# DATA FOR PROCESSING start

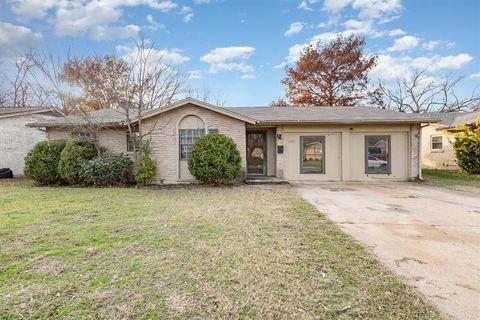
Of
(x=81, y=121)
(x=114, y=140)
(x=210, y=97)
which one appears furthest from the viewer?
(x=210, y=97)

# DATA FOR PROCESSING end

> _AIM OF THE TASK_: Format every line of the rows above as a numbered list, omitting blank lines and the pictures.

> _RESULT FOR THIS TASK_:
1. Of
2. (x=81, y=121)
3. (x=114, y=140)
4. (x=210, y=97)
5. which one appears furthest from the viewer?
6. (x=210, y=97)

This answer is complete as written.